### WORK INSTRUCTION
Can you restate the records below word for word?

### Dataset excerpts
════════

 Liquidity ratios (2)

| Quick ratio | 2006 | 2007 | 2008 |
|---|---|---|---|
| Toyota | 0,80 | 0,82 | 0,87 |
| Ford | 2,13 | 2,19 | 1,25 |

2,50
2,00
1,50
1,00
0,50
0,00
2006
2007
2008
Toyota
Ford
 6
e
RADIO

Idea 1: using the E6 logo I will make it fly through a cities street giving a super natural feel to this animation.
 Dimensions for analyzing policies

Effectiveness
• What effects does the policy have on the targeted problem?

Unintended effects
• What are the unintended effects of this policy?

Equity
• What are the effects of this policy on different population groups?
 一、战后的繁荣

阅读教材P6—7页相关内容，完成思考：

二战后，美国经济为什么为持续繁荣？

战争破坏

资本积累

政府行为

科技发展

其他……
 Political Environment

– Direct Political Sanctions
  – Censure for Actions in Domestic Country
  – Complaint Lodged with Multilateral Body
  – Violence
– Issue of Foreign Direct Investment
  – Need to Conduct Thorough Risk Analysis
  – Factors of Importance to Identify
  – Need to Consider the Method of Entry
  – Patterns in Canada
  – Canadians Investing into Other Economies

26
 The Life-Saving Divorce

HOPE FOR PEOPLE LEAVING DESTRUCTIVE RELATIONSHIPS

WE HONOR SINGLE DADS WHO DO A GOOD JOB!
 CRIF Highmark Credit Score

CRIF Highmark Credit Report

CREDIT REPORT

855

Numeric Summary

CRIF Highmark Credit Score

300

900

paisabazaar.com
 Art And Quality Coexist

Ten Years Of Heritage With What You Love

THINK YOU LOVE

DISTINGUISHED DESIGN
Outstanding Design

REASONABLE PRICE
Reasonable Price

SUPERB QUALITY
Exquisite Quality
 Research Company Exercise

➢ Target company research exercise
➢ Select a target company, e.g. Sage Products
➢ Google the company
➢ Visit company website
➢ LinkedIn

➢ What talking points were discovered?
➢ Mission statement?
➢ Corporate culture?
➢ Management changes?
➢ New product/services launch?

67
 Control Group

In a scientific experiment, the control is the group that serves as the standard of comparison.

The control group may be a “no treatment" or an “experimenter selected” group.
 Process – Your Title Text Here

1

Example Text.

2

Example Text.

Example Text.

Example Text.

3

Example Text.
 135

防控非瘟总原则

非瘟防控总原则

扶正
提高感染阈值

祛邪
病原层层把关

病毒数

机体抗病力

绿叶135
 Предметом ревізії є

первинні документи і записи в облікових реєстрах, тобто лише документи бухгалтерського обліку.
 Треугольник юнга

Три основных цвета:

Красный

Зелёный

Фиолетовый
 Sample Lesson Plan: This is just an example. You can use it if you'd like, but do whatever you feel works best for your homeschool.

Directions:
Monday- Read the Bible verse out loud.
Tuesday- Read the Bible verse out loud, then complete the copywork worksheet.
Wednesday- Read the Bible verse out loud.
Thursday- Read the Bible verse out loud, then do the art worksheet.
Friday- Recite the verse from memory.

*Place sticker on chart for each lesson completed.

════════

### TASK OUTPUT
 Liquidity ratios (2)

| Quick ratio | 2006 | 2007 | 2008 |
|---|---|---|---|
| Toyota | 0,80 | 0,82 | 0,87 |
| Ford | 2,13 | 2,19 | 1,25 |

2,50
2,00
1,50
1,00
0,50
0,00
2006
2007
2008
Toyota
Ford
 6
e
RADIO

Idea 1: using the E6 logo I will make it fly through a cities street giving a super natural feel to this animation.
 Dimensions for analyzing policies

Effectiveness
• What effects does the policy have on the targeted problem?

Unintended effects
• What are the unintended effects of this policy?

Equity
• What are the effects of this policy on different population groups?
 一、战后的繁荣

阅读教材P6—7页相关内容，完成思考：

二战后，美国经济为什么为持续繁荣？

战争破坏

资本积累

政府行为

科技发展

其他……
 Political Environment

– Direct Political Sanctions
  – Censure for Actions in Domestic Country
  – Complaint Lodged with Multilateral Body
  – Violence
– Issue of Foreign Direct Investment
  – Need to Conduct Thorough Risk Analysis
  – Factors of Importance to Identify
  – Need to Consider the Method of Entry
  – Patterns in Canada
  – Canadians Investing into Other Economies

26
 The Life-Saving Divorce

HOPE FOR PEOPLE LEAVING DESTRUCTIVE RELATIONSHIPS

WE HONOR SINGLE DADS WHO DO A GOOD JOB!
 CRIF Highmark Credit Score

CRIF Highmark Credit Report

CREDIT REPORT

855

Numeric Summary

CRIF Highmark Credit Score

300

900

paisabazaar.com
 Art And Quality Coexist

Ten Years Of Heritage With What You Love

THINK YOU LOVE

DISTINGUISHED DESIGN
Outstanding Design

REASONABLE PRICE
Reasonable Price

SUPERB QUALITY
Exquisite Quality
 Research Company Exercise

➢ Target company research exercise
➢ Select a target company, e.g. Sage Products
➢ Google the company
➢ Visit company website
➢ LinkedIn

➢ What talking points were discovered?
➢ Mission statement?
➢ Corporate culture?
➢ Management changes?
➢ New product/services launch?

67
 Control Group

In a scientific experiment, the control is the group that serves as the standard of comparison.

The control group may be a “no treatment" or an “experimenter selected” group.
 Process – Your Title Text Here

1

Example Text.

2

Example Text.

Example Text.

Example Text.

3

Example Text.
 135

防控非瘟总原则

非瘟防控总原则

扶正
提高感染阈值

祛邪
病原层层把关

病毒数

机体抗病力

绿叶135
 Предметом ревізії є

первинні документи і записи в облікових реєстрах, тобто лише документи бухгалтерського обліку.
 Треугольник юнга

Три основных цвета:

Красный

Зелёный

Фиолетовый
 Sample Lesson Plan: This is just an example. You can use it if you'd like, but do whatever you feel works best for your homeschool.

Directions:
Monday- Read the Bible verse out loud.
Tuesday- Read the Bible verse out loud, then complete the copywork worksheet.
Wednesday- Read the Bible verse out loud.
Thursday- Read the Bible verse out loud, then do the art worksheet.
Friday- Recite the verse from memory.

*Place sticker on chart for each lesson completed.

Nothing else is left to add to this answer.